Masonluğun kendi içindeki devrimi konu alan kaynak metni, son cümlesinden sonra gelecek biçimde sürdürünüz.
----- Kaynak metin
Masonluğa karşıt yazarlardan kimileri, hep masonların her zaman ve her yerde devrimleri (ihtilâlleri) desteklemek için hatta bunlarda doğrudan pay almak üzere kurulup, bu doğrultuda çalıştığını ileri sürüyor.
Bu doğru değil ama bu yazıda onun üzerinde duracak değilim.
Beri yandan kimi masonların, bu kurumun kendi içinde gerçekleştirmiş olduğu bir devrim var. Benim bu yazıda üzerinde durmak istediğim o.
İşte bu devrim de Masonluğa karşıt yazarlar tarafından masonları suçlamak amacıyla kullanılmış ama bu kez bambaşka bir açıdan.
Konuya kimi masonların açısından bakılırsa; buna “devrim” değil, çağın gereği olarak “evrim” demek daha doğrudur. Masonluk, ancak bundan sonra asıl kimliğini edinebilmiştir.
Kimi masonlara göre ise, bu dehşetli bir yozlaşmadır. Öyle ki, bu işi yapanların artık Masonluk ile hiçbir ilgisi kalmamıştır. Masonluğun adı kirletilmiştir.
İşte ben burada bu bağlamda sadece olan biteni, elimden geldiğince yorumsuz olarak özetlemeye çalışacağım.
Önce 1751 yılında İngiltere’deki Masonluğun ikiye bölünmüş olduğunu anımsayalım.
18. yüzyılın ikinci yarısını bölünmüş olarak geçiren İngiliz Masonluğu’nun kendi içindeki birlik ve bütünlüğünün, 1813 yılında İngiltere Birleşik Büyük Locası’nın kuruluşuyla sağlandı. Onu da anımsayalım.
----------
----- Sağlanan malzeme
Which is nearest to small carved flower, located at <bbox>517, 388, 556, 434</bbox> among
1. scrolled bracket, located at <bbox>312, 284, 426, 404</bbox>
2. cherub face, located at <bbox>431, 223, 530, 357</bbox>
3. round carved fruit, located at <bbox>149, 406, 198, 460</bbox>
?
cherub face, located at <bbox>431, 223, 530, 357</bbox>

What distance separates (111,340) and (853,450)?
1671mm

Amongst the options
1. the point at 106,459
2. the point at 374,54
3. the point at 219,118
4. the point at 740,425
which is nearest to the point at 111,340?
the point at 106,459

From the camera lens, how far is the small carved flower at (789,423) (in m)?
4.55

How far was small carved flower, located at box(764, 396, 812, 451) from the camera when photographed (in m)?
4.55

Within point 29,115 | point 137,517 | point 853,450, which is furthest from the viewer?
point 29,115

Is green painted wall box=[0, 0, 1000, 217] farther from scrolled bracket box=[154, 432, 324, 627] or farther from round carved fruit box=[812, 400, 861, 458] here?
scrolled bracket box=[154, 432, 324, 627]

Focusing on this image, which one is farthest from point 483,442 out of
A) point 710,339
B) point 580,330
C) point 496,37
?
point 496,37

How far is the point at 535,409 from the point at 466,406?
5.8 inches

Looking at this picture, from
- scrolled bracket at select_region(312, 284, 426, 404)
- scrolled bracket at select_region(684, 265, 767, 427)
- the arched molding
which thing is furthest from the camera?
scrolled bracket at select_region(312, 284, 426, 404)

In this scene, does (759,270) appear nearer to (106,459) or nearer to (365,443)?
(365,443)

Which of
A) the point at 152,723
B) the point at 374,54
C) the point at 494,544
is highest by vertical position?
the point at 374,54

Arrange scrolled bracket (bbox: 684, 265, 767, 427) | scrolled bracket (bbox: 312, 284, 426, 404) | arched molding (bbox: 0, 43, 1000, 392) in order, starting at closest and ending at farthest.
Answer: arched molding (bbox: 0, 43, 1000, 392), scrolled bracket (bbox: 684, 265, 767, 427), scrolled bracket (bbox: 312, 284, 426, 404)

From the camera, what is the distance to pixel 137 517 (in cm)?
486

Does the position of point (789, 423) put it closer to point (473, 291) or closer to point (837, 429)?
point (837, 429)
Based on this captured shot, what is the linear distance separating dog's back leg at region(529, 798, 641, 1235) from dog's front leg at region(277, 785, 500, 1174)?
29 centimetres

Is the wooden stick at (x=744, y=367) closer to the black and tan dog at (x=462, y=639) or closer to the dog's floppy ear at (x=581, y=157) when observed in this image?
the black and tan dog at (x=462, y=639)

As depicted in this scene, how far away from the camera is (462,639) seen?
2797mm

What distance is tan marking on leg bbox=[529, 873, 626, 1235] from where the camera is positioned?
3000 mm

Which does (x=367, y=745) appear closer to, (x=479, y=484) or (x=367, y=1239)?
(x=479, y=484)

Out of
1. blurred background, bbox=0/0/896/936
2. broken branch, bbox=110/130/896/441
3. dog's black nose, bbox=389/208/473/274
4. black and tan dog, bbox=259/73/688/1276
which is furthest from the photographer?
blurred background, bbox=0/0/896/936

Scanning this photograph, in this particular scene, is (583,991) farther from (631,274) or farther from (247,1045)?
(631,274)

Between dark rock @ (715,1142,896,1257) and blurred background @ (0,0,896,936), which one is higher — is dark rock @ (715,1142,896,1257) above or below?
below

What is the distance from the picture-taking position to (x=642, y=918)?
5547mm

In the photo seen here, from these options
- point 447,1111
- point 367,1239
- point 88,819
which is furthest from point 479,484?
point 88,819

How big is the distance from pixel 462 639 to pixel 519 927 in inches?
----------
Beklenen yanıt:
Kimi mason yazarlara göre, dünya yüzündeki Anglosakson Masonluğu işte böylece doğmuş oldu.
Anglosakson Masonluğu, İngiltere Birleşik Büyük Locası’nın, Masonluktaki “ana büyük loca” olduğunu benimseyen mason kuruluşlarının genel adıdır. Günümüzde kimileri şu “ana büyük loca” terimine karşı çıksa da bu böyle. Hatta kimileri bu bağlamda “Anglo-Amerikan Masonluğu” diye bir terim kullanıyor ama o da pek bir değişiklik yaratmıyor.
İngiltere Birleşik Büyük Locası’nın ilk büyük üstadı olan Sussex Dükü Frederick Augustus, 1820 yılında 4. George adını alarak İngiltere kralı oldu. Bundan sonra, İngiliz Masonluğu’nun uluslararası politikasında belirgin bir değişim baş gösterdi.
Kral 4. George, Masonluğu, ülkesinin uluslararası boyuttaki ekonomik ve politik çıkarlarının etkili olanaklarından biri olarak değerlendirdi. İngilizlerin ulaşabildiği hemen her yerde, Anglosakson Masonluğu’nun ilke ve yöntemlerine uygun, doğrudan İngiltere Birleşik Büyük Locası’nın güdümü altında olmak üzere birçok loca ve büyük locanın kurulmasına girişildi. Bunlar, İngiltere’nin ekonomik ve politik amaçlarına uygun çalışmalara yönlendirildi.
İngiltere Birleşik Büyük Locası’nın bu girişimi, İskoçya ve İrlanda başta olmak üzere diğer mason örgütlerini telaşlandırdı. Onlar da aynı şeyi yapmaya girişti ama hiçbiri İngiltere Birleşik Büyük Locası kadar güçlü değildi ve o denli etkili olamıyordu. İngiliz diplomasisi, diğerlerinin hepsinden farklı ve daha başarılıydı. Dolayısıyla, Masonluktan söz edilince, dünyanın her yerinde bunun sadece Anglosakson Masonluğuna uygun tarzda olduğu sanılıyordu. İngiltere Birleşik Büyük Locası, bu bağlamdaki en büyük desteği de Amerika Birleşik Devletleri’ndeki büyük localardan alıyordu.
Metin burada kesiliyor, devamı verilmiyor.